Obama campaign spokeswoman Jen Psaki said they have long expected to be outraised, but they are “on target and where we need to be” in their own fundraising.
“We know they may have more resources on the air, but we have a message that we think — and a plan that we think is going to translate better for middle-class voters and people who are deciding in November who they want to support,” she said in a briefing aboard Air Force One as Mr. Obama jetted to a fundraiser in Connecticut.
Closing the gap
Also Monday, polling from Gallup found 9 percent of voters who backed Mr. Obama in 2008 are switching sides to vote for Mr. Romney, while 5 percent of Mr. McCain’s 2008 supporters are switching to Mr. Obama.
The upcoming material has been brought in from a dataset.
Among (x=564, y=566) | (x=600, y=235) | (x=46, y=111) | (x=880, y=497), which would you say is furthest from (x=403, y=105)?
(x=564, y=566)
The results showed a slow siphoning of support away from the president, though not enough to be fatal to his re-election chances, pollsters said.
Mr. Romney is counting on the Republican war chest to help sway more voters.
In the chase for donations, Mr. Romney’s July total was down slightly from the $106 million he raised in June.
“The fact that there was a decline could be worrisome,” said Bill Allison, editorial director at the nonpartisan Sunlight Foundation. “Obama started this fundraising back in 2011, and now he’s at the final stretch. Romney has to be on this incredible breakneck sprint to have parity.”